▶ **GOAL OF THE EXERCISE**
Pictures are to be left out; every line from the one with "US presidents before" through the end of the data must be transcribed exactly.

▶ **SUPPLIED INFORMATION**
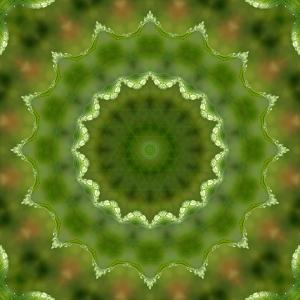drops-Mandala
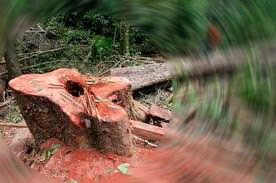 Stop killing trees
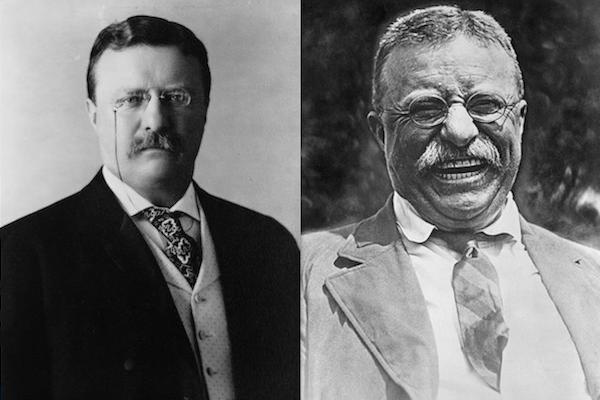 US presidents before and after term, theodore roosevelt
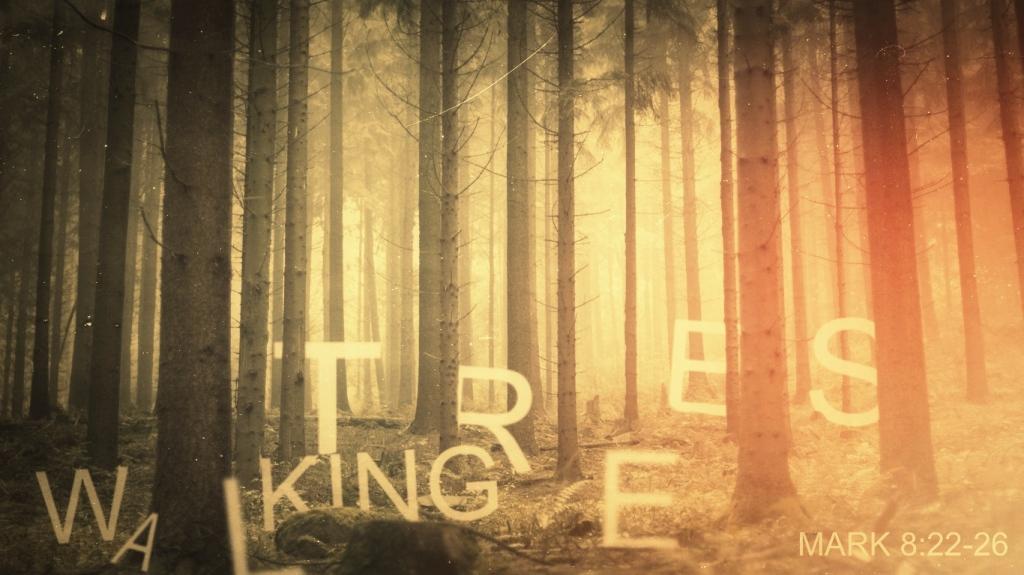 Walking_trees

▶ **EXPECTED ANSWER**
 US presidents before and after term, theodore roosevelt
 Walking_trees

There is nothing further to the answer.